-- TASK OBJECTIVE --
Transcribe verbatim every line from the line containing "scientific name: Syncerus caffer" to the end of the entries, including both endpoints. Output nothing beyond those lines.

───── DATA ─────

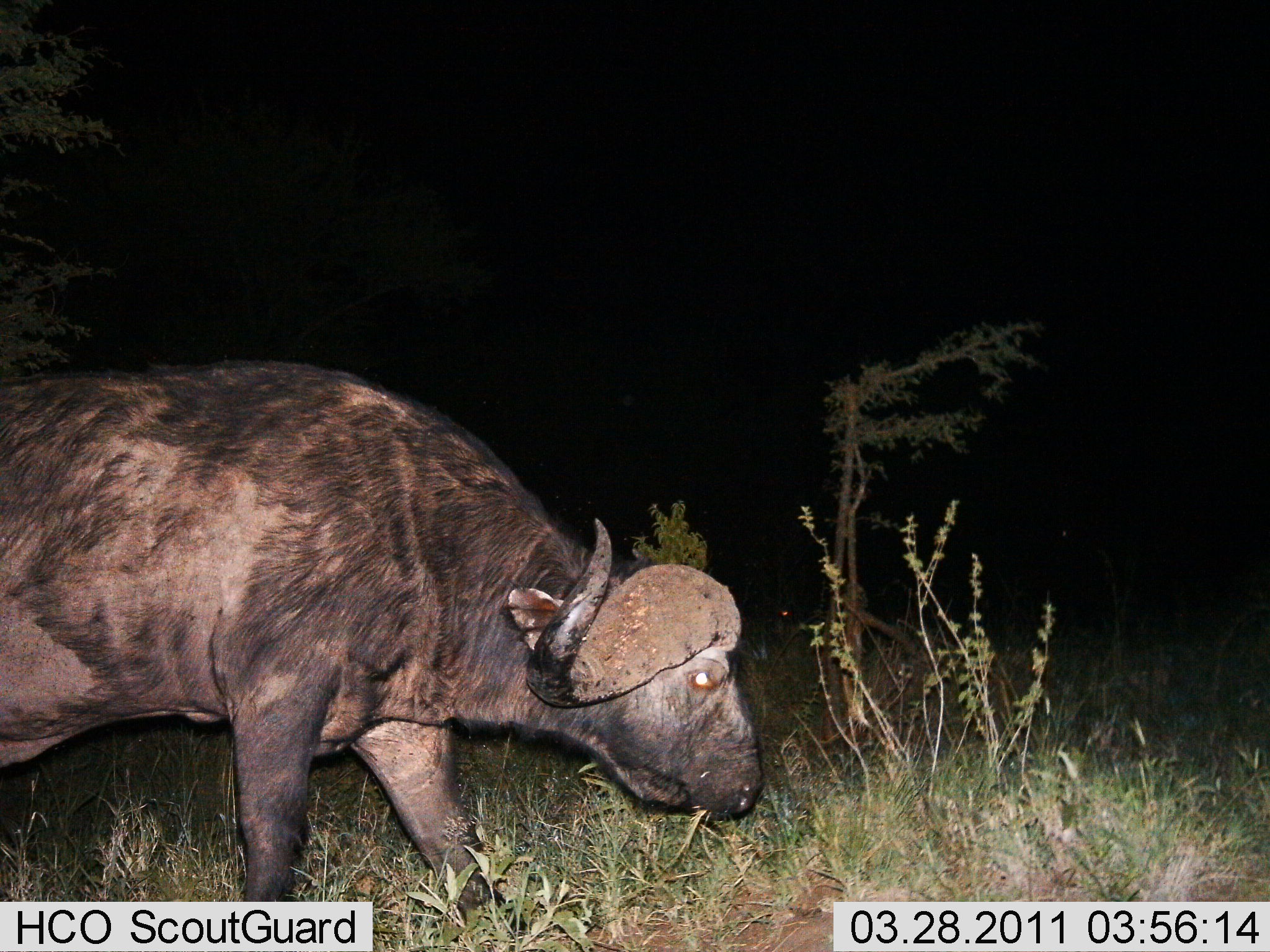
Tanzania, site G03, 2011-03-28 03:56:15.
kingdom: Animalia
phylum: Chordata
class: Mammalia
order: Artiodactyla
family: Bovidae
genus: Syncerus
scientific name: Syncerus caffer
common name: cape buffalo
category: buffalo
Buffalo (cape buffalo) (Syncerus caffer), count 1. Behavior (volunteer vote fractions): standing 31%, resting 0%, moving 38%, interacting 0%. Young present (vote fraction): 0%. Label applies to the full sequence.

─────

-- FINISHED EXERCISE --
scientific name: Syncerus caffer
common name: cape buffalo
category: buffalo
Buffalo (cape buffalo) (Syncerus caffer), count 1. Behavior (volunteer vote fractions): standing 31%, resting 0%, moving 38%, interacting 0%. Young present (vote fraction): 0%. Label applies to the full sequence.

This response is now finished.